Football's fight to stay afloat
The clubs feeling the effects of climate change
"We seem to lose more and more games each year. It is weeks and months. Once the weather hits, that is it."
"Once the flood doors are on we just watch and wait to see how far the water comes and how long it stays."
"Climate change is not theoretical, it is real and we know that better than anyone."
When the phone rings off the hook in Andy Charlesworth’s house, it is time to worry.
It is also time to act.
To the Tadcaster Albion chairman and his wife, it is a guarantee that heavy rain is on the way, bringing with it an existential threat to the club they love.
And the phone has been ringing more often in recent years.
The threat of climate change to football is often framed through the potential devastation to come if we do not heed the warnings placed in front of us.
But the game is already feeling its impact.
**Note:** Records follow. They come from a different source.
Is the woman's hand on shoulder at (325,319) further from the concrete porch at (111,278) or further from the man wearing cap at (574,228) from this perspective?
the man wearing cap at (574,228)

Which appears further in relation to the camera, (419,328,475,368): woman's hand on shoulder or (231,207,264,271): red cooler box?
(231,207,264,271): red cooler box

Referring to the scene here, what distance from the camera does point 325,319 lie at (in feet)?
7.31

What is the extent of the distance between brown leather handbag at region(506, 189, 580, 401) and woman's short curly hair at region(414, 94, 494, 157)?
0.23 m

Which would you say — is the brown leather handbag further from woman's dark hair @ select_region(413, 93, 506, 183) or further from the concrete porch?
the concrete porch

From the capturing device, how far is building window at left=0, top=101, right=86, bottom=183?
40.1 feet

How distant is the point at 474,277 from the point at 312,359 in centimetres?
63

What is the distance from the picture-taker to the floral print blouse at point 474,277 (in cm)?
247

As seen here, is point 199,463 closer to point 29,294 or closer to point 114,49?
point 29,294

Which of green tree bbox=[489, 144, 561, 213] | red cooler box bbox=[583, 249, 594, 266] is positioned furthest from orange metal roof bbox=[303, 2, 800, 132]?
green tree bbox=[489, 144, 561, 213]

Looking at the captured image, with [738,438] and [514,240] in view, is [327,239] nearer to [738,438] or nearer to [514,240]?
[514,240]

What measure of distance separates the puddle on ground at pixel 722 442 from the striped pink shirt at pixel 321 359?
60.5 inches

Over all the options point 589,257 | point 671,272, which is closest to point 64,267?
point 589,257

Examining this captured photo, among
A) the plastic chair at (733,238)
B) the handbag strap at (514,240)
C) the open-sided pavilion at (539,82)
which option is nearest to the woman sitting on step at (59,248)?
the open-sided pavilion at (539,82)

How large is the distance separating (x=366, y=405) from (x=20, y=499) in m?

In the UK, tens of thousands of matches at all levels are either postponed or lost altogether because of extreme weather, with the risk of floods leaving the very future of some clubs hanging in the balance.
Chairmen, chief executives and club secretaries find themselves on the front line as they battle to protect their teams from the effects of our changing climate.
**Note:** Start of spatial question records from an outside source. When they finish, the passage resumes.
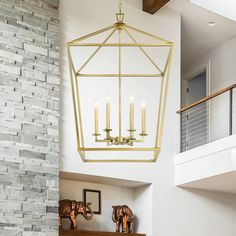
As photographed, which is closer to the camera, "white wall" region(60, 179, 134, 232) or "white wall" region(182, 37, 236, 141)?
"white wall" region(60, 179, 134, 232)

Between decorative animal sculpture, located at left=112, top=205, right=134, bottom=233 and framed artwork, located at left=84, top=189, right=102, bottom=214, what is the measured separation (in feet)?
0.80

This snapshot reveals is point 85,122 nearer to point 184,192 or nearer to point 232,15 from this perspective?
point 184,192

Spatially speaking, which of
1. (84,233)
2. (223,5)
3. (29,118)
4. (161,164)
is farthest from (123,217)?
(223,5)

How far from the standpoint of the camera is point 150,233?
28.2 feet

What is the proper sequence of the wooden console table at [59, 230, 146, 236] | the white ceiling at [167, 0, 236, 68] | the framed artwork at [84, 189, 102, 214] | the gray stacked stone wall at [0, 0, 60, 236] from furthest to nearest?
1. the white ceiling at [167, 0, 236, 68]
2. the framed artwork at [84, 189, 102, 214]
3. the wooden console table at [59, 230, 146, 236]
4. the gray stacked stone wall at [0, 0, 60, 236]

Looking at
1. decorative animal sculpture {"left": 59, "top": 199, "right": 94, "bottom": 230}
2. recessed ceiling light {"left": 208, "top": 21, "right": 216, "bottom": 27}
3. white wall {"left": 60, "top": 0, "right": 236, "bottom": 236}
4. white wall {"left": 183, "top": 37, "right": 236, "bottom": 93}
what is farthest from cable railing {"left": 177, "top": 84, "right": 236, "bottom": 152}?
decorative animal sculpture {"left": 59, "top": 199, "right": 94, "bottom": 230}

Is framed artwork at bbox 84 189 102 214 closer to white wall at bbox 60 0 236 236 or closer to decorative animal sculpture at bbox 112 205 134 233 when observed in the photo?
decorative animal sculpture at bbox 112 205 134 233

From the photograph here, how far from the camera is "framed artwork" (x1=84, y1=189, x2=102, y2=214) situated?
8719 mm

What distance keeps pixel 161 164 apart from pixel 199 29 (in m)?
2.71

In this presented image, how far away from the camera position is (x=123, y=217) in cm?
864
For the clubs involved, just like for so many people around the world who are already dealing with the wide-ranging and devastating consequences of our heating planet, it is a fight for survival.
League Two Carlisle United live under the constant threat of flooding to their Brunton Park ground, having suffered such a fate in 2005 and 2015.
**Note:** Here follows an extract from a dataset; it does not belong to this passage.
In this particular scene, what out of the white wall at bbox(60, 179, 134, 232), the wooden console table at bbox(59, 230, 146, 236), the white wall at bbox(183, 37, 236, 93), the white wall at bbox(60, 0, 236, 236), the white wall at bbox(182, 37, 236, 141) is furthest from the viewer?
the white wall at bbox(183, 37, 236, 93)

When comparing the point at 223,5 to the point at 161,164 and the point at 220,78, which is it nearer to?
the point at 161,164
The latter was caused by Storm Desmond - the most destructive storm to ever hit Cumbria and one that modelling showed was 59% more likely to occur because of climate change.
Sea-level rises linked to climate change pose a huge threat to football grounds across the UK, especially to those situated on coastlines or near major rivers.
For many clubs, such a prospect remains a hypothetical doomsday scenario. To some Football League sides, though, it is all too real.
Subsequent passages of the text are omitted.